Перепишите дословно часть данных, которая начинается со строки, содержащей «In terms of», и заканчивается последней строкой данных, включая обе границы.

(Строки из набора данных)
++++++
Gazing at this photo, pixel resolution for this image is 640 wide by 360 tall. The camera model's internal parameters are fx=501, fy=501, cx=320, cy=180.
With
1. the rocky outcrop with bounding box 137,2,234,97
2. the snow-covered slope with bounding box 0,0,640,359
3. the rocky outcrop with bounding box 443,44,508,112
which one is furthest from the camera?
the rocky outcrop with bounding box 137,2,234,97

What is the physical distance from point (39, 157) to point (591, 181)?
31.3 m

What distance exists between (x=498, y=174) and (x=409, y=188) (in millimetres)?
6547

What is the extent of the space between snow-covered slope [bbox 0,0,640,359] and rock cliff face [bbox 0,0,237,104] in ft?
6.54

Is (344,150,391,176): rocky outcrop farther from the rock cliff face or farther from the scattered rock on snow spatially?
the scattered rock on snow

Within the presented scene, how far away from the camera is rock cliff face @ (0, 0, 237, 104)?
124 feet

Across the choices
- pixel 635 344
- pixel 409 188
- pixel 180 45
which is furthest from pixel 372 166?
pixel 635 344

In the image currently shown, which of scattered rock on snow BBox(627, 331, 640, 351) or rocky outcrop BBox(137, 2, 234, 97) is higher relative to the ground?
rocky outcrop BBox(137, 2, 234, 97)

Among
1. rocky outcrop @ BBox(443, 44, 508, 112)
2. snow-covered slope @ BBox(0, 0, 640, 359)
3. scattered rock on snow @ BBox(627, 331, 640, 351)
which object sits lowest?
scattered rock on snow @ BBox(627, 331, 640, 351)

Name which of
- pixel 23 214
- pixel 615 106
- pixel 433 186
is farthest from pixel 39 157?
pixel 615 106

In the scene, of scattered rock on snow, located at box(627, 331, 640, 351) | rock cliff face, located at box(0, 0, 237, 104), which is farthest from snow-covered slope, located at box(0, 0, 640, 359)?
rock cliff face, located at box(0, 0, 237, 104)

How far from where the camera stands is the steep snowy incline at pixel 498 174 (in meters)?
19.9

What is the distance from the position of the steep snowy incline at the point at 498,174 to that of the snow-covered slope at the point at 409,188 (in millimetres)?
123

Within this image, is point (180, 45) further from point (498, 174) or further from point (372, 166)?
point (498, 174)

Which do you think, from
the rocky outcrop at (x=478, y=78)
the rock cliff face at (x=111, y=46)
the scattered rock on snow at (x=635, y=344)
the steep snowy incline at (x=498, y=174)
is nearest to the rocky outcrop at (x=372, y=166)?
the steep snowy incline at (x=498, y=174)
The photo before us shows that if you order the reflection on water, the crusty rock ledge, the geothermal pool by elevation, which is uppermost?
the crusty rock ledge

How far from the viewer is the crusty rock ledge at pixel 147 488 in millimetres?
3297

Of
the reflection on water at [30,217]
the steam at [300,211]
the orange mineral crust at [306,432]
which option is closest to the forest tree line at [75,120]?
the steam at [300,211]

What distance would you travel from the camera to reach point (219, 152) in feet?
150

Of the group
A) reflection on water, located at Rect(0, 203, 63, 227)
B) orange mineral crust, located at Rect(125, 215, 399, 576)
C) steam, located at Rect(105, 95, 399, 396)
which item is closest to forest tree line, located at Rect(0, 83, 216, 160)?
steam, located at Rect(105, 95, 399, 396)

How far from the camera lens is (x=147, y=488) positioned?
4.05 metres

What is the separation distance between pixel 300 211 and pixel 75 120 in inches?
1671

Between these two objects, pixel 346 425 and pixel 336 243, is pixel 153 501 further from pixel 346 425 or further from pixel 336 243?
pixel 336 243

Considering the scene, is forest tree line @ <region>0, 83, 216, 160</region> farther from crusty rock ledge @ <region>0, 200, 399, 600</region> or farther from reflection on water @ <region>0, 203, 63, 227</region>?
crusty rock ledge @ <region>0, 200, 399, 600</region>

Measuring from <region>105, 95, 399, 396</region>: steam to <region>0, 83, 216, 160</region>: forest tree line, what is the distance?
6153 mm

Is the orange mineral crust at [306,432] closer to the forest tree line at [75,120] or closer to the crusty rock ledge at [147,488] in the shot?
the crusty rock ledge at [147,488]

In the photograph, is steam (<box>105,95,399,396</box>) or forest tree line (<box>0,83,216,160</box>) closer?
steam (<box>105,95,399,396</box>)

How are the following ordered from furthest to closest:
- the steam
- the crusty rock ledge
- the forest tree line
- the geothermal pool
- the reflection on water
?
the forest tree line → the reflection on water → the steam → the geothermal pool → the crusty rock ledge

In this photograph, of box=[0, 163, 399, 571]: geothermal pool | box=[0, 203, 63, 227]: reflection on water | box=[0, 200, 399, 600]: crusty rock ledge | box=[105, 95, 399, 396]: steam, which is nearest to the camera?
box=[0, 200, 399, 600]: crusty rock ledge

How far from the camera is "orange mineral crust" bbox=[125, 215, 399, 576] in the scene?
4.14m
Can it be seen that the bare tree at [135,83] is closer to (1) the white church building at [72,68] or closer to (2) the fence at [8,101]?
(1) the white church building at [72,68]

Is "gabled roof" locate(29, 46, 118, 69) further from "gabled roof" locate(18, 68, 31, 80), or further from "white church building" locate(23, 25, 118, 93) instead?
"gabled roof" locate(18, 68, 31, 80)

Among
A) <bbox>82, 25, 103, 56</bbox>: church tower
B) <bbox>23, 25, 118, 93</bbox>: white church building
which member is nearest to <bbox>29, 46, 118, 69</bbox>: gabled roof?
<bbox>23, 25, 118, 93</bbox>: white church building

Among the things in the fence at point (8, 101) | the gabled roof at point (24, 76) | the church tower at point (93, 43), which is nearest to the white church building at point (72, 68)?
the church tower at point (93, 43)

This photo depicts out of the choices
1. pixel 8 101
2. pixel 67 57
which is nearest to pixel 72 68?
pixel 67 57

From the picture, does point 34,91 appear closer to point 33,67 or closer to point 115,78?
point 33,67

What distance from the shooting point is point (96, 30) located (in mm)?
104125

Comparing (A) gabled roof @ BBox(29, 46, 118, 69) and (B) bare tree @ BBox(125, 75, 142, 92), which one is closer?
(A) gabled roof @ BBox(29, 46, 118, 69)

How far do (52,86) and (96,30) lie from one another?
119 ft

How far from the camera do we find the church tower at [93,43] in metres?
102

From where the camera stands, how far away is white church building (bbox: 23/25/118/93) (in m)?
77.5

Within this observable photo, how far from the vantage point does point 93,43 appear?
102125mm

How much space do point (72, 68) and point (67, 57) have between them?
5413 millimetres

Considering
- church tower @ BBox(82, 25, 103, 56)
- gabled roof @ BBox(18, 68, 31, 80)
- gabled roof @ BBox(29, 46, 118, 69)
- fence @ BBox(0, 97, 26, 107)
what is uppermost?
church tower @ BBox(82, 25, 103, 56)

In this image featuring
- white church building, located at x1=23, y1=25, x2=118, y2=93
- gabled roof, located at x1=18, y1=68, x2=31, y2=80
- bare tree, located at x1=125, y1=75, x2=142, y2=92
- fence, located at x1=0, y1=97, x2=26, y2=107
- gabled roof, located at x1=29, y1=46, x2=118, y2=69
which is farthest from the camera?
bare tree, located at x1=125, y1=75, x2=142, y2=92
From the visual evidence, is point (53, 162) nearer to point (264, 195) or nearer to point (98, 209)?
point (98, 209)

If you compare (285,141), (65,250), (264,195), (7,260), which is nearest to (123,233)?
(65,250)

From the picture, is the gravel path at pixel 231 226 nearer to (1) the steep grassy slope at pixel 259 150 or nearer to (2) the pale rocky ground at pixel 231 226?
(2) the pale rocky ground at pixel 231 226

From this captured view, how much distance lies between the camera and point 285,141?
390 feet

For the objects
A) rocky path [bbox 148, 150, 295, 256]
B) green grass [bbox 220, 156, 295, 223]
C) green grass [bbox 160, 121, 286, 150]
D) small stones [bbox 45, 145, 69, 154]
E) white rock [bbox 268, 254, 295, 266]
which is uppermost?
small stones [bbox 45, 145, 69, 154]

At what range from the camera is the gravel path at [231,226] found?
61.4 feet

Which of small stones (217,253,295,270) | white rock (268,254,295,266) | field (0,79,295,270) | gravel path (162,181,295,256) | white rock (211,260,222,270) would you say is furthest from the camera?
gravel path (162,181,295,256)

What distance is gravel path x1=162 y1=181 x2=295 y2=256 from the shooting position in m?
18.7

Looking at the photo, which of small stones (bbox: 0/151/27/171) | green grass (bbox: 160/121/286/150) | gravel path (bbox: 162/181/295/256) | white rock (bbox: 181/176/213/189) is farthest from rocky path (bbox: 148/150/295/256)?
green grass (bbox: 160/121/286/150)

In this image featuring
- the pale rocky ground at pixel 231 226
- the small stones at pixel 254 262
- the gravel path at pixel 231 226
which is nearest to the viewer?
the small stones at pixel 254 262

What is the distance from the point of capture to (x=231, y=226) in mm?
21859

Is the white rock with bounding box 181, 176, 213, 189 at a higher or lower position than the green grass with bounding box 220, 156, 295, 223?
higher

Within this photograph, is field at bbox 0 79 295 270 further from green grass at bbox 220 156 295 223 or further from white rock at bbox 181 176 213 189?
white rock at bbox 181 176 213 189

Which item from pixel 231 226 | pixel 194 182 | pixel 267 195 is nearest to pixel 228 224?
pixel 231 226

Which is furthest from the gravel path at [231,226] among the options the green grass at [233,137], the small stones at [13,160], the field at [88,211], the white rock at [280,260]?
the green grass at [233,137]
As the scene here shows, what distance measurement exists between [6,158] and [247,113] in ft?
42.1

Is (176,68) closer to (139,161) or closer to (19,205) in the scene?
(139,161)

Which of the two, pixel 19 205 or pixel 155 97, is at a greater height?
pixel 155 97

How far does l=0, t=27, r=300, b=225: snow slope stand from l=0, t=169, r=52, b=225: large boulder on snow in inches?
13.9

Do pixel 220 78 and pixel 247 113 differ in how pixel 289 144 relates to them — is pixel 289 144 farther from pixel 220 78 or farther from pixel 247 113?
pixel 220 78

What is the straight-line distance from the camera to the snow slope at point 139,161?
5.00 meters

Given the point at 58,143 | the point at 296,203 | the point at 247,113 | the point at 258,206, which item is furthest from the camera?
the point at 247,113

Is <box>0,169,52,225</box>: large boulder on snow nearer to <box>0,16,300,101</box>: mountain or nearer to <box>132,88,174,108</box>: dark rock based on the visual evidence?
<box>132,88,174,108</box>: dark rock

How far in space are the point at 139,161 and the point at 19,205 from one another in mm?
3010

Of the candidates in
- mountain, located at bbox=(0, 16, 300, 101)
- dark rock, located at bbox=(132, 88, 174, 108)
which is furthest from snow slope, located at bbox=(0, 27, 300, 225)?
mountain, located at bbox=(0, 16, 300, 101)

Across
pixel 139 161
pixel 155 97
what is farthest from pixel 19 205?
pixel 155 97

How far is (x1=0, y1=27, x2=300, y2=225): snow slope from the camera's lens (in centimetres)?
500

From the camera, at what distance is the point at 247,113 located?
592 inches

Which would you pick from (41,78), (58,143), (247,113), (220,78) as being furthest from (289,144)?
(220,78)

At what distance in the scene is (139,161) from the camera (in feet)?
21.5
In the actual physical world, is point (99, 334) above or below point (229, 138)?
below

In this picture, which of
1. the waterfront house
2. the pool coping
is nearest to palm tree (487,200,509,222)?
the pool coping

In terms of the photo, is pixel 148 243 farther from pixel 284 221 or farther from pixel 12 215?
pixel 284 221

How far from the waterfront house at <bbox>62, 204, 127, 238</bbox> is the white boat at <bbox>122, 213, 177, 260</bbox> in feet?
++++++
Образец решения:
In terms of the photo, is pixel 148 243 farther from pixel 284 221 or farther from pixel 12 215?
pixel 284 221

How far from the waterfront house at <bbox>62, 204, 127, 238</bbox> is the white boat at <bbox>122, 213, 177, 260</bbox> in feet?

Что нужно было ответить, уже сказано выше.